[THE DATA Boundary: Start]

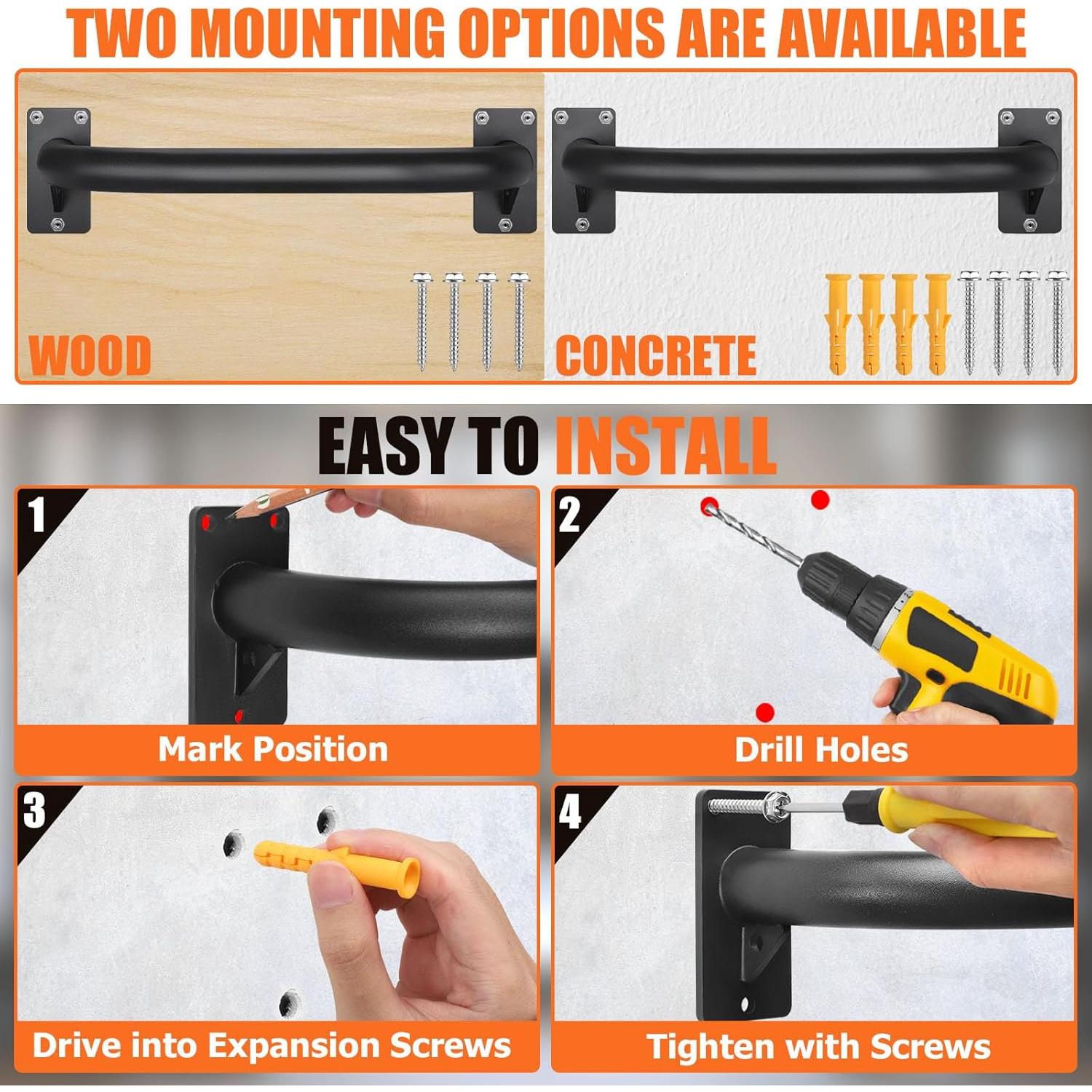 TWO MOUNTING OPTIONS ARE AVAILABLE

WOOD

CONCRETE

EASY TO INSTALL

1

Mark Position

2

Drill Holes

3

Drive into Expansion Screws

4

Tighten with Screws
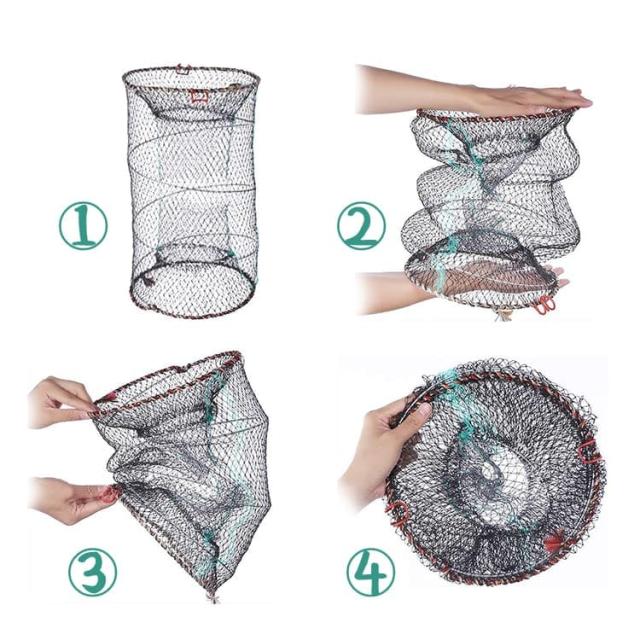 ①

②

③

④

[THE DATA Boundary: End]

Give back each line above exactly, with pictures dropped.

● SOLUTION TO THE PROBLEM
 TWO MOUNTING OPTIONS ARE AVAILABLE

WOOD

CONCRETE

EASY TO INSTALL

1

Mark Position

2

Drill Holes

3

Drive into Expansion Screws

4

Tighten with Screws
 ①

②

③

④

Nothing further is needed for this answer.